Repeat the data word for word, excluding every picture.
:: Entries supplied
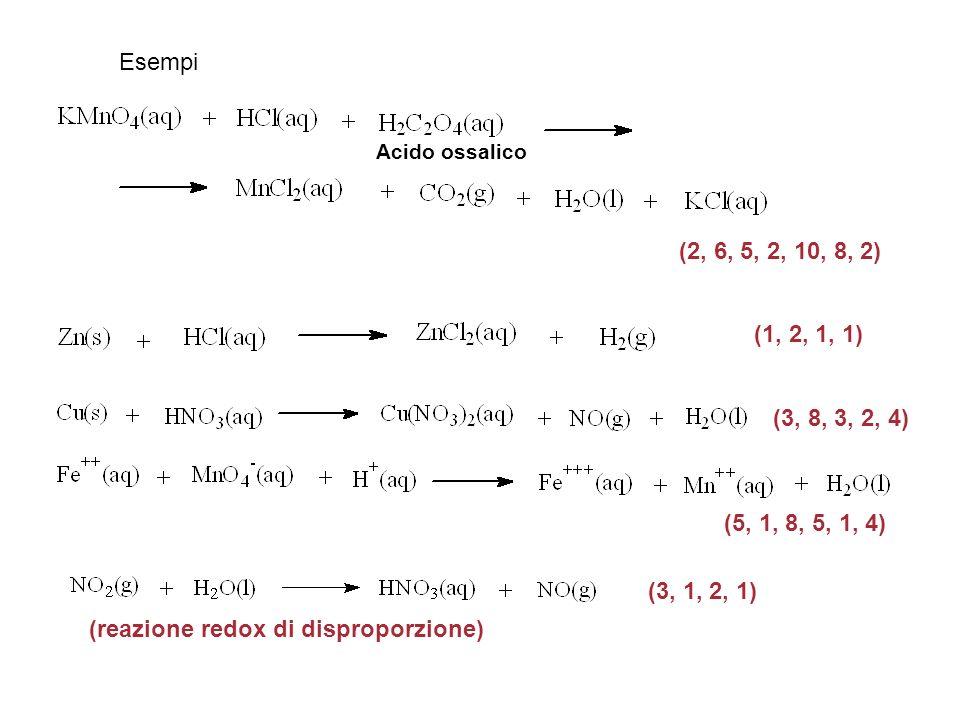 Esempi (2, 6, 5, 2, 10, 8, 2) (1, 2, 1, 1) Acido ossalico (3, 8, 3, 2, 4) (5, 1, 8, 5, 1, 4) (3, 1, 2, 1) (reazione redox di disproporzione)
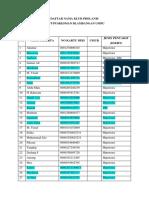 Daftar Nama Klub Prolanis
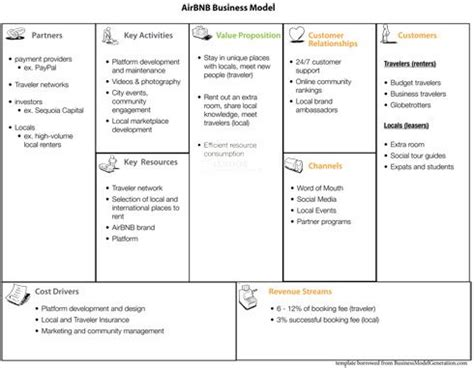 airbnb business model airbnb business model canvas google search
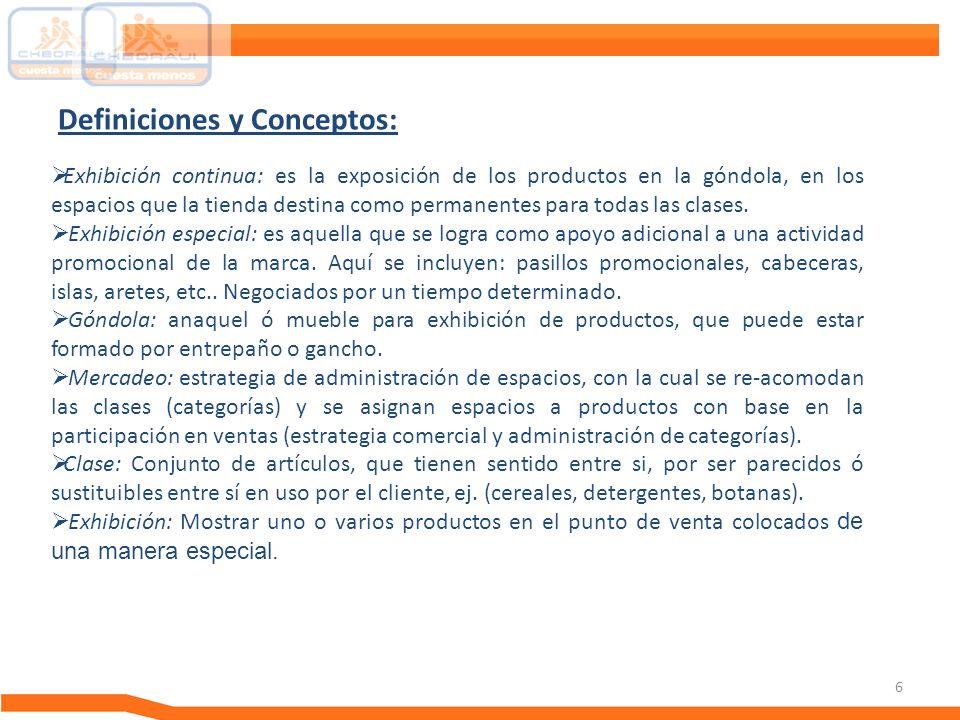 37 Pasillo Ropa y Variedades Departamento: MERCANCIAS GENERALES Subdepto BLANCOS ClaseTAPETES DE ENTRADA Y PIE DE CAMA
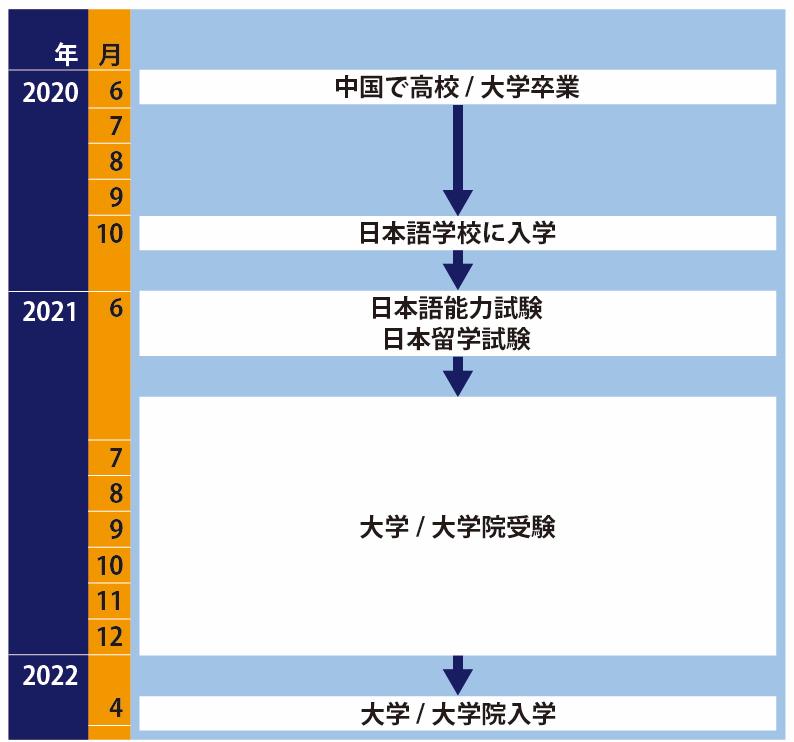 日本語学校経由の日本留学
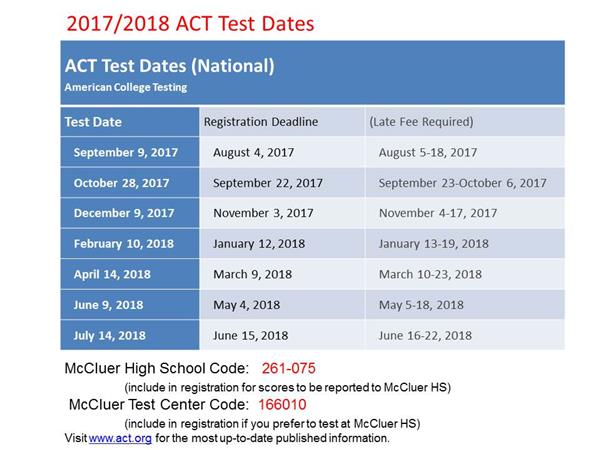 2017/2018 ACT Test Dates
::::
- **Response area**:
 Esempi (2, 6, 5, 2, 10, 8, 2) (1, 2, 1, 1) Acido ossalico (3, 8, 3, 2, 4) (5, 1, 8, 5, 1, 4) (3, 1, 2, 1) (reazione redox di disproporzione)
 Daftar Nama Klub Prolanis
 airbnb business model airbnb business model canvas google search
 37 Pasillo Ropa y Variedades Departamento: MERCANCIAS GENERALES Subdepto BLANCOS ClaseTAPETES DE ENTRADA Y PIE DE CAMA
 日本語学校経由の日本留学
 2017/2018 ACT Test Dates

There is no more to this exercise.